While it may be easy for other women, to me it was an agonizing decision. Why should it be?
First, I have a really hard time joining groups of any kind, it's just not my thing. I am not shy by any means. But I am an introvert. If I get together with people I know I have no problem finding something to talk about. Stick me in an unfamiliar place, with unfamiliar people and they actually want me to talk to them? I feel like a cat backed into a corner.
Second, My road to motherhood was a long and sometimes painful one. At times, I still find myself in disbelief that I actually am a mom. As a survival mechanism I began to identify myself outside of my ability to have children. I spent so long not being a mom that now I have a really hard time sitting around and talking exclusively about mom stuff.
Third, I'm really sensitive to certain topics. We have an only child right now, but we also don't. Sometimes I have a hard time talking about it and really don't know what to say. Other times I am able to share my story more easily. Sarah counts too, her life was of value, but a lot of other people don't see it that way.

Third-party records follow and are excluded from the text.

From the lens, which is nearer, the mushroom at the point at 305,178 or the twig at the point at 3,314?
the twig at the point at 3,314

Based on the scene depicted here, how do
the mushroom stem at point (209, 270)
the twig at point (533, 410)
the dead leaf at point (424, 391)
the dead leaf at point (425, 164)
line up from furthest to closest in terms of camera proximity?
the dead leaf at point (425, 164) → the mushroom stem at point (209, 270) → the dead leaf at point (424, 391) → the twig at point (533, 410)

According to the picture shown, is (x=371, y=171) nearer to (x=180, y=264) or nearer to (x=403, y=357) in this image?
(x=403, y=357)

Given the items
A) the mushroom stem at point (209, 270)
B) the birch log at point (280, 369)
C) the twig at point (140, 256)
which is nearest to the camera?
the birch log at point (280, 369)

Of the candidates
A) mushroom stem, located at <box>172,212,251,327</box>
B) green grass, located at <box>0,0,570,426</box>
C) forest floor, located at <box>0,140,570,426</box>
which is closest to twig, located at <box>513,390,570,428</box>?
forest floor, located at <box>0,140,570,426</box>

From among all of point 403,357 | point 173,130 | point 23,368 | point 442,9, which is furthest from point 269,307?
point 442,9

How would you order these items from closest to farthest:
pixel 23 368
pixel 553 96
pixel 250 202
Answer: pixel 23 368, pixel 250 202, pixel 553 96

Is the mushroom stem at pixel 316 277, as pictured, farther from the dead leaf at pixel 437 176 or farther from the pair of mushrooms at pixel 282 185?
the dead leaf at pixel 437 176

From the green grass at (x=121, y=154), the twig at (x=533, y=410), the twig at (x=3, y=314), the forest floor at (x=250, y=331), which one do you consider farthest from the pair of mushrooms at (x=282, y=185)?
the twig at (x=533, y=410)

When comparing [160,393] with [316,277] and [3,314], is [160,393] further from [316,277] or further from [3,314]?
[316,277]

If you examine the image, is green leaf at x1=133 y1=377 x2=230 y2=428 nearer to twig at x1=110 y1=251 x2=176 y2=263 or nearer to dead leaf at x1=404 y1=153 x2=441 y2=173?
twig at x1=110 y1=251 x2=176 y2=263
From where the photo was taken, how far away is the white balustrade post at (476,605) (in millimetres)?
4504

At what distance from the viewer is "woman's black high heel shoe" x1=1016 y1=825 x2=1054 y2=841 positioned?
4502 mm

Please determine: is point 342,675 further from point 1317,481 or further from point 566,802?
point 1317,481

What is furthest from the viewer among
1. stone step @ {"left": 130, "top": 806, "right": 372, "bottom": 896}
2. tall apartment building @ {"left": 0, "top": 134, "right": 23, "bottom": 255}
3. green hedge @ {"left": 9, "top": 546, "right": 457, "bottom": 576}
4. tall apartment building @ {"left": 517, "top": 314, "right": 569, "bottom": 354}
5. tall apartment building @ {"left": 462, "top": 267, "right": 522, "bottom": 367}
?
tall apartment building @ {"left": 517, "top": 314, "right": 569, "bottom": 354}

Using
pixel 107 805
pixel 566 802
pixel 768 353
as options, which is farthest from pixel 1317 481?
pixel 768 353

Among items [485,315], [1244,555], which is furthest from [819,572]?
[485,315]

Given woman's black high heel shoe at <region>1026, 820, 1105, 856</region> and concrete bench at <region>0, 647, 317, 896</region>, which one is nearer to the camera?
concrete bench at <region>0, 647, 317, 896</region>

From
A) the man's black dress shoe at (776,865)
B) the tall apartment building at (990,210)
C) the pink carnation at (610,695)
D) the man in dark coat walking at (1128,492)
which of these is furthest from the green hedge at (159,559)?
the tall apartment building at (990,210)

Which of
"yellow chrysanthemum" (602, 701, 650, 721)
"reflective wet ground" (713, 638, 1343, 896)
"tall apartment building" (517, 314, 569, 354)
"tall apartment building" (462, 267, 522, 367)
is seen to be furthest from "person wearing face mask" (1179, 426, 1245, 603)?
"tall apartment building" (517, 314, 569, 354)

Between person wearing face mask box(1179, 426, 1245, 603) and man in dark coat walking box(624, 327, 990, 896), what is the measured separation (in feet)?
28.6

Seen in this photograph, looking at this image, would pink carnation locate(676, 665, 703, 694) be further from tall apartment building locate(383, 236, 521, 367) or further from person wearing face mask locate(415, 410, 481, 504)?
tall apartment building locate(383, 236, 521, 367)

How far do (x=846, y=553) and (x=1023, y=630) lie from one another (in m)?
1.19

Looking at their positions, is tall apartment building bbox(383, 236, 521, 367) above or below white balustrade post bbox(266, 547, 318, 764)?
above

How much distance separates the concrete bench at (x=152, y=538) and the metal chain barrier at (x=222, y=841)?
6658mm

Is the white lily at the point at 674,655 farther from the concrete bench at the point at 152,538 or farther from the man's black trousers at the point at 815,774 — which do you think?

I am also sensitive to complaining. I'm not talking about general venting and getting on with it. I'm talking about the excessive, dwelling negativity. I'm negative by nature but I don't want to be so I try really hard to stay away from it. When others do it, especially in groups, it makes me uncomfortable and I want to get away before it drags me down.
Fourth, and this one is really hard to admit, I have a really hard time being around infants. Any other age of children I'm fine with, but infants hurt my heart in ways even I don't understand. And the group I joined is full of mothers with infants, many of the infants will be in the room with us.

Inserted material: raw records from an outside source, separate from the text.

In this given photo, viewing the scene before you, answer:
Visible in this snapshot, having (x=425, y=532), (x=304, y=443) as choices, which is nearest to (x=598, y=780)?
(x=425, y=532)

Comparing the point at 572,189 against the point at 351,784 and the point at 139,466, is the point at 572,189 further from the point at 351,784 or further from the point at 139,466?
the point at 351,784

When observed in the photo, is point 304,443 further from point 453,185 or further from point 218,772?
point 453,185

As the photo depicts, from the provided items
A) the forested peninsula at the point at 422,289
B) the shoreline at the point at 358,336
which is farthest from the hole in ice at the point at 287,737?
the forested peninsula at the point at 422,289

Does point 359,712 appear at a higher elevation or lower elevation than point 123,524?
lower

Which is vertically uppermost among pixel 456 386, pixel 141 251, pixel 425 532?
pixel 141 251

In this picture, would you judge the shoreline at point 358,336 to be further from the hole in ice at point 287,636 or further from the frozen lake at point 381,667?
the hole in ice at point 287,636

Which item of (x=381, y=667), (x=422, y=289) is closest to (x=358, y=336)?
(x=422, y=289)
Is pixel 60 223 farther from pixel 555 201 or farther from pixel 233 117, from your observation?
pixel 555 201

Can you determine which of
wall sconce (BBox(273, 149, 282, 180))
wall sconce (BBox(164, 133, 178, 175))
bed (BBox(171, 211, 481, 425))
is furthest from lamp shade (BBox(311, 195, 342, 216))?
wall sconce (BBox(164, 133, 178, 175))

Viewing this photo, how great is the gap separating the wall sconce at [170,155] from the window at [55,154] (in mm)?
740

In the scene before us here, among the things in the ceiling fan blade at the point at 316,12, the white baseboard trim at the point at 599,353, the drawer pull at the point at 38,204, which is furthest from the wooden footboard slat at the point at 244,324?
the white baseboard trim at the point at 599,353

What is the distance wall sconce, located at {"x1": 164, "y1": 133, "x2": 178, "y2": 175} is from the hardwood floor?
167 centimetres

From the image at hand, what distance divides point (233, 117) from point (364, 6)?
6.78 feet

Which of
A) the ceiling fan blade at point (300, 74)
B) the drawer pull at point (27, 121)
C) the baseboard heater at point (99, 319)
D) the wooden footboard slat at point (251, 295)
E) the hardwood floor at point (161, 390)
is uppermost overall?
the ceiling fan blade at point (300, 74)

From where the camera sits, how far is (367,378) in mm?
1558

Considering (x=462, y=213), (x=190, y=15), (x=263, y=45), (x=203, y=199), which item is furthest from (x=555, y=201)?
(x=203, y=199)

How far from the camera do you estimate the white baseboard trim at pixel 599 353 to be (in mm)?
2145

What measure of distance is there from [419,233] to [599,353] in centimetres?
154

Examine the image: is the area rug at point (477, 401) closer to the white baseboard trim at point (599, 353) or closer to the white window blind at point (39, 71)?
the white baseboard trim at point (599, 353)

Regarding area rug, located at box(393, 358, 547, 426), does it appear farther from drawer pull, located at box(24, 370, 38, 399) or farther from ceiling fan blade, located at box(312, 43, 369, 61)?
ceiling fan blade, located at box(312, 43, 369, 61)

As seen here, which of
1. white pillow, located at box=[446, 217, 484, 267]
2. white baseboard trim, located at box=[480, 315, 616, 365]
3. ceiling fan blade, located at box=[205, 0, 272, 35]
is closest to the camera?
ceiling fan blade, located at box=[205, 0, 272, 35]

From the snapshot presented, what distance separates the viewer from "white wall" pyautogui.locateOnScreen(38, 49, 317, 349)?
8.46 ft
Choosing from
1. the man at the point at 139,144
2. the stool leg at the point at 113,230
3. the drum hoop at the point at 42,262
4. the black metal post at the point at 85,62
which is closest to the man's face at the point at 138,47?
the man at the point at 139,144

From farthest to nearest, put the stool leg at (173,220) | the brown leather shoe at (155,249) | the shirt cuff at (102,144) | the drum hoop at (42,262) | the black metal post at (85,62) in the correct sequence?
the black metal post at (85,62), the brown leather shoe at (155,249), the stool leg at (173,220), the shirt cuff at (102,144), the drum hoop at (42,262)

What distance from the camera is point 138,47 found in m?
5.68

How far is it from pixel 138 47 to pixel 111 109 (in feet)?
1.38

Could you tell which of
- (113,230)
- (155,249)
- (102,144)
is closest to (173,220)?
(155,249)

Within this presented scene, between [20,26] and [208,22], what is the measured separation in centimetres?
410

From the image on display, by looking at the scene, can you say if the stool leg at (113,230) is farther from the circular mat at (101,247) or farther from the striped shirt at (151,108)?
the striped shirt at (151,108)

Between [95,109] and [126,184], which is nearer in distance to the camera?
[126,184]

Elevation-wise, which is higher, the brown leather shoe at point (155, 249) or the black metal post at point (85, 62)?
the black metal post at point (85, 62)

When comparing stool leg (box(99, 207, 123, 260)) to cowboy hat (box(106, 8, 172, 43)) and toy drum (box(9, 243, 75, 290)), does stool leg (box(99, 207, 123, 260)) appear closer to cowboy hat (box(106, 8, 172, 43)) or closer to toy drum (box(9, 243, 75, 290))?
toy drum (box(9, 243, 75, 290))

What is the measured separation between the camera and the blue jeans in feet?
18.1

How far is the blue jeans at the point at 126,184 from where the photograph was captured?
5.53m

The first meeting was hard. I felt sick to my stomach leading up to it and all during the meeting. I was afraid if I opened my mouth more than words would spill out.
It hurt when we had to string pink or blue beads on our name tags to indicate how many children we have. Something that should be so simple. Do I put one or two? I ended up only putting one. And then felt guilty. But I also didn't think I was strong enough to continually answer the questions that would come with two beads.

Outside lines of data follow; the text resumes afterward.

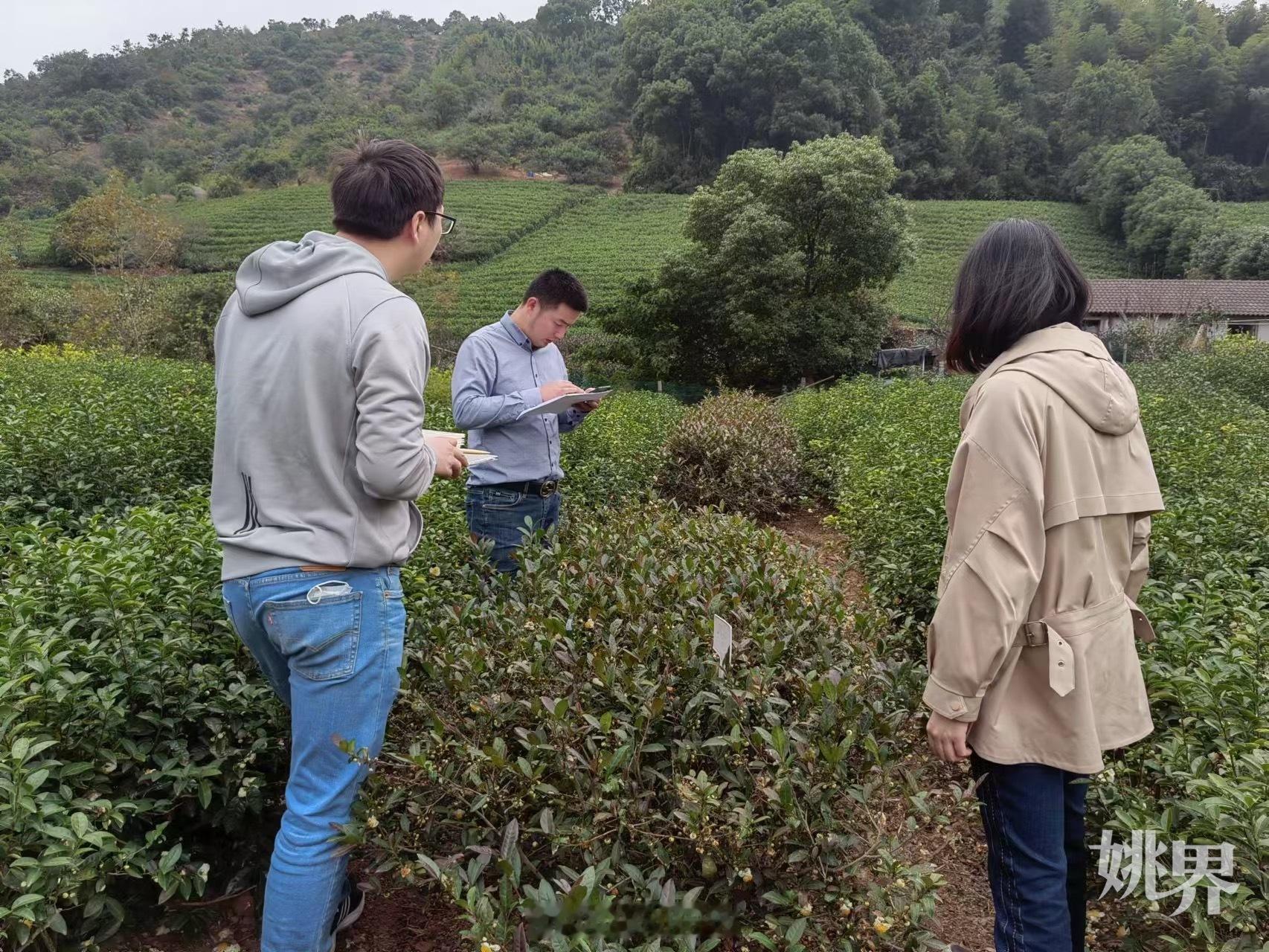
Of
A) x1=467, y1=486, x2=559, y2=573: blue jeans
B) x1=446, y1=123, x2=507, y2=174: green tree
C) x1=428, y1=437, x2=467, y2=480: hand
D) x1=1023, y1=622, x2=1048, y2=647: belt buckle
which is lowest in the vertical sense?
x1=467, y1=486, x2=559, y2=573: blue jeans

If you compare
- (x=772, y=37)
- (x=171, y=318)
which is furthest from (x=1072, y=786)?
(x=772, y=37)

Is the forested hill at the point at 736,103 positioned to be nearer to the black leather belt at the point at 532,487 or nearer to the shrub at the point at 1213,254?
the shrub at the point at 1213,254

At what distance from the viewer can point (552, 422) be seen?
3312 millimetres

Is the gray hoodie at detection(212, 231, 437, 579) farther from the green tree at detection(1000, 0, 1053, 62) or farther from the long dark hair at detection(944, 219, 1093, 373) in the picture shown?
the green tree at detection(1000, 0, 1053, 62)

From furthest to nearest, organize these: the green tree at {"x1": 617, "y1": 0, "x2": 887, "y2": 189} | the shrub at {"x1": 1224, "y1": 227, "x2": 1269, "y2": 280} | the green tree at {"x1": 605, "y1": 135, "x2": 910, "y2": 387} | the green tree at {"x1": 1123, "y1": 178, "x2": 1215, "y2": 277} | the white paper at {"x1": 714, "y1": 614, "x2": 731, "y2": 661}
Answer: the green tree at {"x1": 617, "y1": 0, "x2": 887, "y2": 189} < the green tree at {"x1": 1123, "y1": 178, "x2": 1215, "y2": 277} < the shrub at {"x1": 1224, "y1": 227, "x2": 1269, "y2": 280} < the green tree at {"x1": 605, "y1": 135, "x2": 910, "y2": 387} < the white paper at {"x1": 714, "y1": 614, "x2": 731, "y2": 661}

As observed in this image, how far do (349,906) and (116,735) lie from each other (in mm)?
700

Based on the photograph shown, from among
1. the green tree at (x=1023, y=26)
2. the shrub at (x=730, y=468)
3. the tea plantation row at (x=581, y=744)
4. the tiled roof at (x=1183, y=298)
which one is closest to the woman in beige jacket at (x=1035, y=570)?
the tea plantation row at (x=581, y=744)

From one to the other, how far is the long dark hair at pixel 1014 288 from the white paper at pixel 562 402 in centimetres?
136

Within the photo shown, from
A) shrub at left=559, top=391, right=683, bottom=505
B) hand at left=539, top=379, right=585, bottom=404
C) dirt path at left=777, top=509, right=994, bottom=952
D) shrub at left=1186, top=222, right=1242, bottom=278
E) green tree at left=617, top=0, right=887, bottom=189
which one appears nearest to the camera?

When one of the ladies answered that the best part of being a woman was the ability to have children, it stung. For some of us that "ability" isn't easy at all. My heart hurt for the countless ladies I know who want nothing more in life then to become mothers. But for reasons only God knows, can not. I realize and don't fault the woman who answered, she has a completely different perspective from mine but oh, how life does different things for all of us.
So why am I going? Mom and Brandon have been gently prompting me to join
for a while now. And our church just began a new chapter. I also feel
that God is calling me to step out of my comfort zone. I need to move on
from some of this
hurt, from my aversion to pregnancy talk and infants. And exposure will
help me get there. I don't expect it will ever completely disappear but
I think with time the pain will grow less. Another reason is God
desires for us to have relationships here on earth. Although I am well
connected at church, I'm not well connected with women closer to my age
or at this stage in life. I've found wonderful support online with other
women who are experiencing or have experienced infertility and loss.
But I need to cultivate relationships face to face. One can never have
too much support, especially in person, and I have hope that I might
find some here.
All of this is so hard to admit. Yes, I am weak, but I am also strong. I need to unburden my heart, get some of these thoughts out of my head. It is time to heal, it is time to move forward.